## DOCUMENT SEGMENT

Failure detectors are key components of any distributed system. I created the following summary of research on failure detectors when looking into building failure detection in the Libra network. If there's something missing/incorrectly represented, please let me know and I will be happy to make a correction.
Papers:
- Unreliable Failure Detectors for Reliable Distributed Systems [1996]
- A Gossip-Style Failure Detection Service [1998]
- Heartbeat and gossip ideas
- On the Quality of Service of Failure Detectors [2000]
- Provides 3 key metrics (as random variables) for measuring QOS of a failure detector:
- Detection Time: Time from crash to permanent suspicion
- Mistake recurrence time: Time b/w 2 consecutive mistakes in a period of no failure
- Mistake duration: Time it takes for the FD to correct a mistake
- An Adaptive Failure Detection Protocol [2001]
- Model: reliable communication channel is assumed - more specifically, messages are never dropped
- Introduces idea of lazy failure detectors, which rely on application msgs to track health, and uses control messages only when no pending application msgs are present.
- It keeps track of max observed message delay, and declares a node as suspected when oldest pending message has been unacknowledged for more than previously observed max messaged RTT.
- SWIM [2002]
- Improvement over the [1998] paper on gossip-style failure detection
- Non-adaptive, but uses indirect probes and suspicion/rebuttal scheme
- The Phi Accrual Failure Detector [2004]
- Provides a suspicion value rather than Boolean outlook on healthy/unhealthy node
- Uses heartbeats(push) rather than health probes(pull)

## PARTS OF THE EXERCISE
a. Answer these questions from the failure detector summary:
(i) In what year was the SWIM paper published?
(ii) What three metrics does the 2000 paper on quality of service use to measure a failure detector?
(iii) Does the Phi Accrual Failure Detector use heartbeats or health probes?
b. According to the failure detector summary, when does the lazy failure detector in the 2001 adaptive protocol send control messages, and why can it do without them at other times?
c. Reproduce word for word the part of the failure detector summary from "- SWIM [2002]" to "than health probes(pull)".

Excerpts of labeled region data
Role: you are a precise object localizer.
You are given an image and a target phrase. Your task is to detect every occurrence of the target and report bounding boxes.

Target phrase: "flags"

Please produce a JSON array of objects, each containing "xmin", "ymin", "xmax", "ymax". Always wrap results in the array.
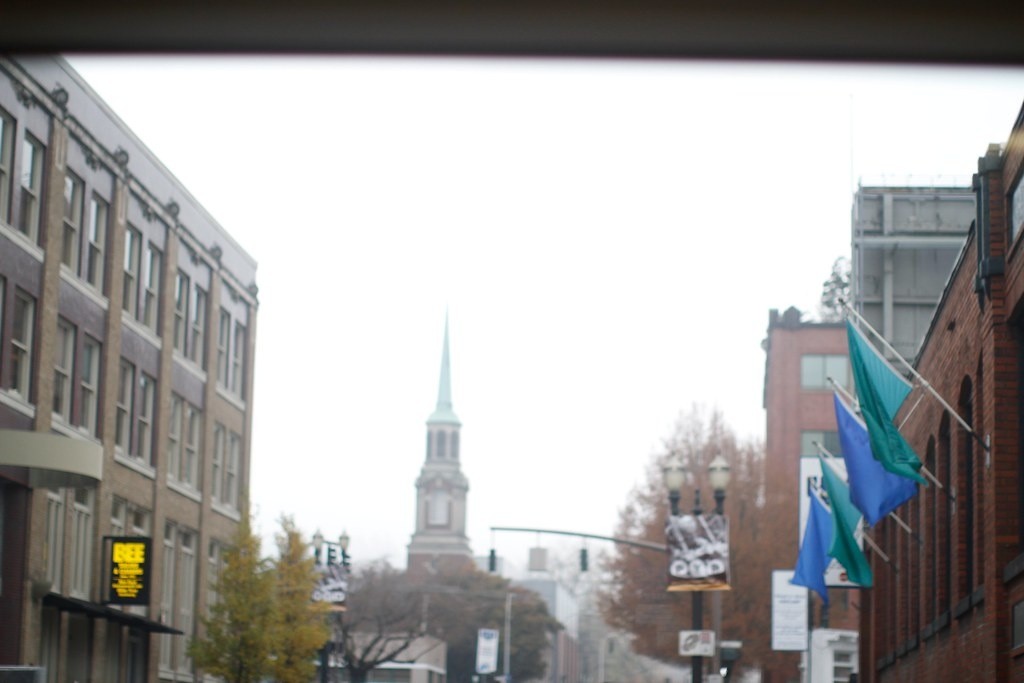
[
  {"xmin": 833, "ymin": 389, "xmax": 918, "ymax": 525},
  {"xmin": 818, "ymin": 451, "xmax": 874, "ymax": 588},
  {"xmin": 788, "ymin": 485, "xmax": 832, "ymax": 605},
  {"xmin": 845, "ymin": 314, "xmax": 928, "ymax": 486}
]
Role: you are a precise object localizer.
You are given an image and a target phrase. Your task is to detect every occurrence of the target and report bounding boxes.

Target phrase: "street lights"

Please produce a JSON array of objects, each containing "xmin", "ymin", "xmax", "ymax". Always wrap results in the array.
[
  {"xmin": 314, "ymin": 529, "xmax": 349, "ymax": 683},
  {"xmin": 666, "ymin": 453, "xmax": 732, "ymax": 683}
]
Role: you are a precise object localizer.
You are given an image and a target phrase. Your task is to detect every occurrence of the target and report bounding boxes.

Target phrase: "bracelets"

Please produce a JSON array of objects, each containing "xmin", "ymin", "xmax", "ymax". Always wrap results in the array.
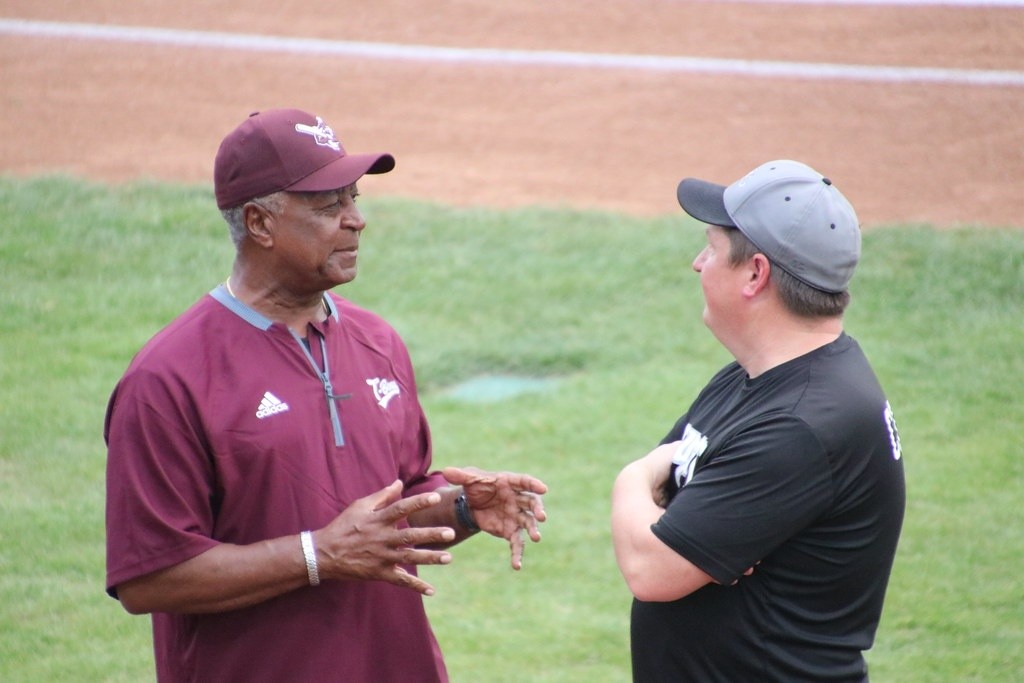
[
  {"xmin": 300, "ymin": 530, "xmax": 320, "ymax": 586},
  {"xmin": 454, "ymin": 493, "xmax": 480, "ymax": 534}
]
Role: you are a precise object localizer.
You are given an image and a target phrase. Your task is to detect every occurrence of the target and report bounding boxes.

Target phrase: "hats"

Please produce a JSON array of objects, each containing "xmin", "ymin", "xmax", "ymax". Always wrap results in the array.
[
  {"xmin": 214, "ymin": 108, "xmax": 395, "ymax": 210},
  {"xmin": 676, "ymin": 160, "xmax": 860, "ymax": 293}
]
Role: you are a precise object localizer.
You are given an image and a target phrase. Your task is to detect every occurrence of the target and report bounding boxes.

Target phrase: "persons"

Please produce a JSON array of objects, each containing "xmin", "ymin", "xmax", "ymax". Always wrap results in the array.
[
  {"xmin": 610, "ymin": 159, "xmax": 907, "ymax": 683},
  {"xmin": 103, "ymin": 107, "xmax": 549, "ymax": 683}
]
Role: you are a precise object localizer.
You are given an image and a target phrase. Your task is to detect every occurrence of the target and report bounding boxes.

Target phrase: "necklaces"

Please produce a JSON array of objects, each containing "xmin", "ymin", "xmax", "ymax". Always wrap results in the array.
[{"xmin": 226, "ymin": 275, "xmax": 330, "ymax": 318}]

## SOLUTIONS TO EACH TASK
a.
(i) 2002
(ii) Detection time, mistake recurrence time, and mistake duration
(iii) Heartbeats (push)

b. It sends control messages only when no application messages are pending. At other times it relies on the application messages themselves to track a node's health.

c.
- SWIM [2002]
- Improvement over the [1998] paper on gossip-style failure detection
- Non-adaptive, but uses indirect probes and suspicion/rebuttal scheme
- The Phi Accrual Failure Detector [2004]
- Provides a suspicion value rather than Boolean outlook on healthy/unhealthy node
- Uses heartbeats(push) rather than health probes(pull)